Large-growth versus Small-growth
The second chart is for Vanguard Growth Index Fund (VIGRX) and Vanguard Small Cap Growth Index (VISGX). Again, the chart shows the growth of $10,000 since the funds inception in 2001.
Once again, the small-cap fund has a higher return over the past 20 years than the large-cap fund. At no time over the period did small-cap fall behind large-cap.
The same relationship holds for both the value and growth funds. This is evidence for a small-cap risk premium.
Value versus Growth Comparisons
Now I’ll repeat the comparison, except this time, the value stocks will go up against the growth stocks.
Large-value versus Large-growth
The third chart is for Vanguard Value Index Fund (VIVAX) and Vanguard Growth Index (VIGRX).

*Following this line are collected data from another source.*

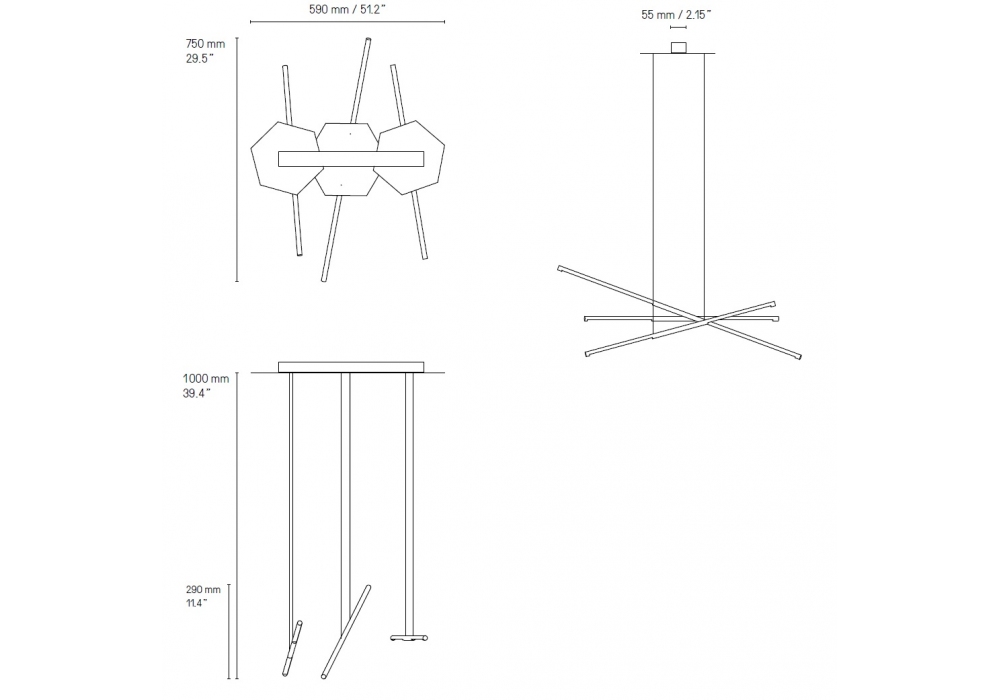 590 mm / 51.2"

750 mm
29.5"

55 mm / 2.15"

1000 mm
39.4"

290 mm
11.4"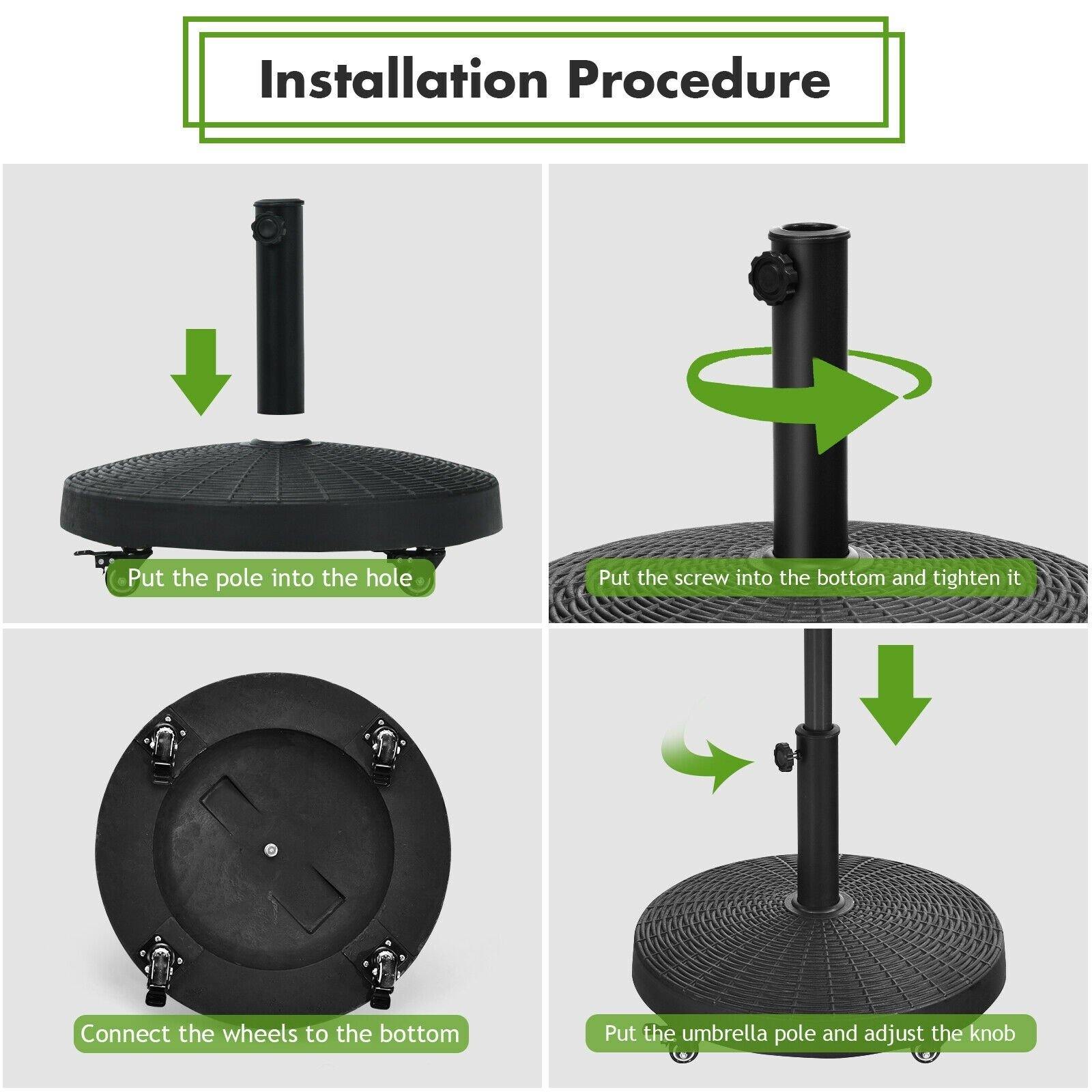 Installation Procedure

Put the pole into the hole

Put the screw into the bottom and tighten it

Connect the wheels to the bottom

Put the umbrella pole and adjust the knob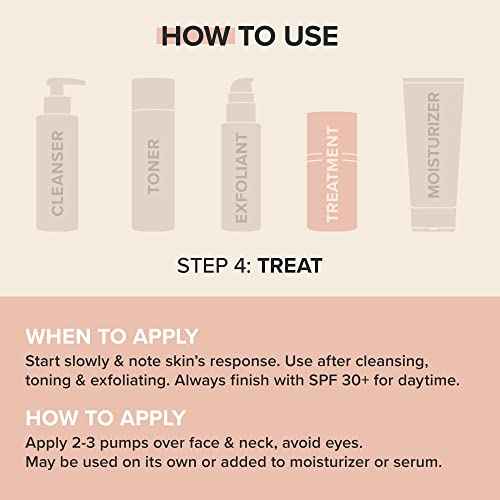 HOW TO USE

CLEANSER

TONER

EXFOLIANT

TREATMENT

MOISTURIZER

STEP 4: TREAT

WHEN TO APPLY
Start slowly & note skin's response. Use after cleansing, toning & exfoliating. Always finish with SPF 30+ for daytime.

HOW TO APPLY
Apply 2-3 pumps over face & neck, avoid eyes.
May be used on its own or added to moisturizer or serum.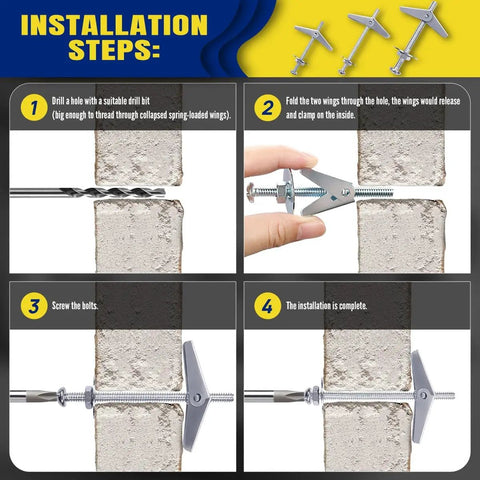 INSTALLATION STEPS:

1 Drill a hole with a suitable drill bit (big enough to thread through collapsed spring-loaded wings).

2 Fold the two wings through the hole, the wings would release and clamp on the inside.

3 Screw the bolts.

4 The installation is complete.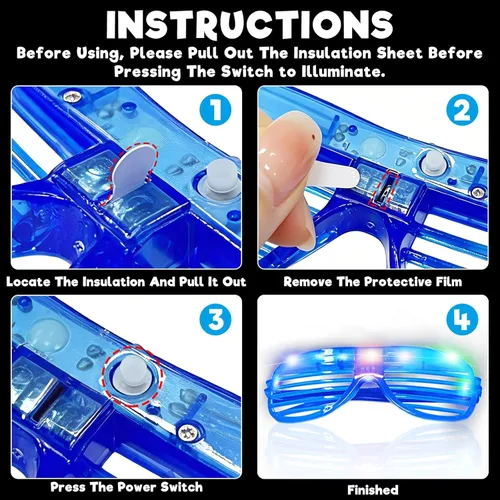 INSTRUCTIONS

Before Using, Please Pull Out The Insulation Sheet Before Pressing The Switch to Illuminate.

1

Locate The Insulation And Pull It Out

2

Remove The Protective Film

3

Press The Power Switch

4

Finished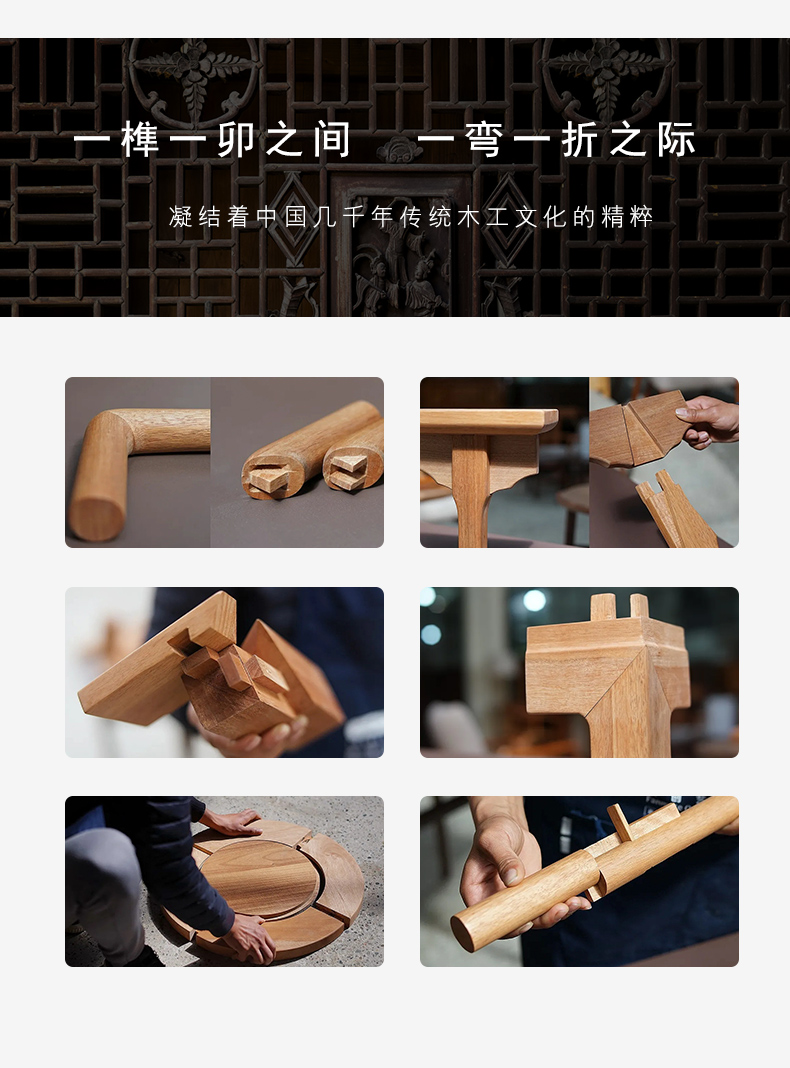 一榫一卯之间　一弯一折之际

凝结着中国几千年传统木工文化的精粹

In the early 1990’s, large-growth fell behind large-value. But in the late 1990’s, large growth took the lead, culminating in the tech bubble which peaked in year 2000. The large growth fell more than large-value, but surprisingly, they ended up about the same place in 2003.
From 2003 to 2007, their fortunes were reversed. Now large-value took the lead. But then in the crash of 2008, large-value fell more, and once again they were even. Since the bottom in 2009, large-value has generally been ahead. That is until just recently, when large-value fell more.
It is hard to say which fund looks riskier. There were times when one or the other was ahead, but they both finished up at the same place.
Small-value versus Small-growth
What about small-value versus small-growth? The fourth and last chart is for Vanguard Small-Cap Value Index Fund (VISVX) and Vanguard Small-Cap Growth Index (VISGX).
Another interesting chart with no clear winner or loser. For the most part, both small-value and small-growth are about the same. Only in the past year or so has small-growth pulled out ahead of small-value.
Where is the Value Premium?
There is clearly empirical evidence in the Vanguard fund return data that shows evidence for a small-cap premium. It manifest itself in both the case of value and growth funds. This is logical. Most stock analysts and common sense would tell you that, in general, smaller companies are a riskier bet than larger companies.
Evidence for a value premium is dodgier. Between the large caps, there’s no decision either way for value or growth. The data goes back to 1992, just after the 3-Factor model was proposed. Did it stop working?
Between the small caps, there’s also no strong case for a value premium. The Vanguard funds only date from 1998, so about 13 years. But, if anything, there appears to be a weak case for a small-growth premium.
In another article, I’ll come back and look more closely at annual returns to see if we can find the elusive value risk premium. In the meantime, Mr. Eugene Fama, Mr. Kenneth French, what have you got to say for yourselves?